- Born: July 12, 1947 (age 78) Kingston, New York, U.S.
- Genres: Jazz
- Occupation: jazz musician
- Instrument: Drums

= Jeff Brillinger =

Jeffrey Paul Brillinger is an American jazz musician and drummer.

Brillinger was born in Kingston, New York on July 12, 1947 to parents Emily (Hosley) and Joseph Brillinger Sr. He and his brother Joseph Brillinger Jr. were raised in Sherburne, New York. He has one half-sister, Anne Hall Levine, and was predeceased by half-siblings Richard Henry Levine and Elena Esther Levine Smith.

Brillinger credits Anthony (Tony) Monforte, with whom he studied as a boy in Binghamton, New York at the Monforte School of Modern Drumming, with having tremendous and lasting influence on his musicianship.

In 1964, Brillinger moved to Boston to attend the Berklee College of Music and made his first recording with the student ensemble (Jazz in the Classroom, Volume XII). During this time he also performed with Clark Terry, Zoot Sims, Bob Brookmeyer, Mel Tormé, and Mose Allison. In 1974/75 Brillinger toured and recorded with Woody Herman and His Orchestra (Herd at Montreux, 1974)

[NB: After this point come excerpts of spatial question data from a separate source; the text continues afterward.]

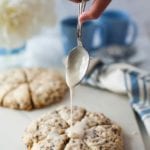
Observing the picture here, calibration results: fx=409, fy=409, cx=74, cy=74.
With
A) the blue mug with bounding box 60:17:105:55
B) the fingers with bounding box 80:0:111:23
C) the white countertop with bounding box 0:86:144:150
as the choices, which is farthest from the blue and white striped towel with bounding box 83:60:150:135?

In the following years, he worked, toured, and recorded with such Jazz musicians as Chet Baker (Broken Wing, 1978, Live at Nick's, 1987, Two a Day, 1979), Stan Getz (Jazzbühne Berlin '78, Ravens Wood), Horace Silver, Chris Connor, Gunther Schuller, Jackie Cain, Roy Kral, and Jack McDuff. From the 1990s on, he worked with Hod O'Brien, John Patitucci, Jed Levy, Ken Peplowski, Tom Harrell, Ron McClure, Andy Laverne (The Spirit of '76, 1992), Roger Rosenberg, Joel Weiskopf (New Beginning, 2001), and Cecilia Coleman (Oh Boy!, 2011).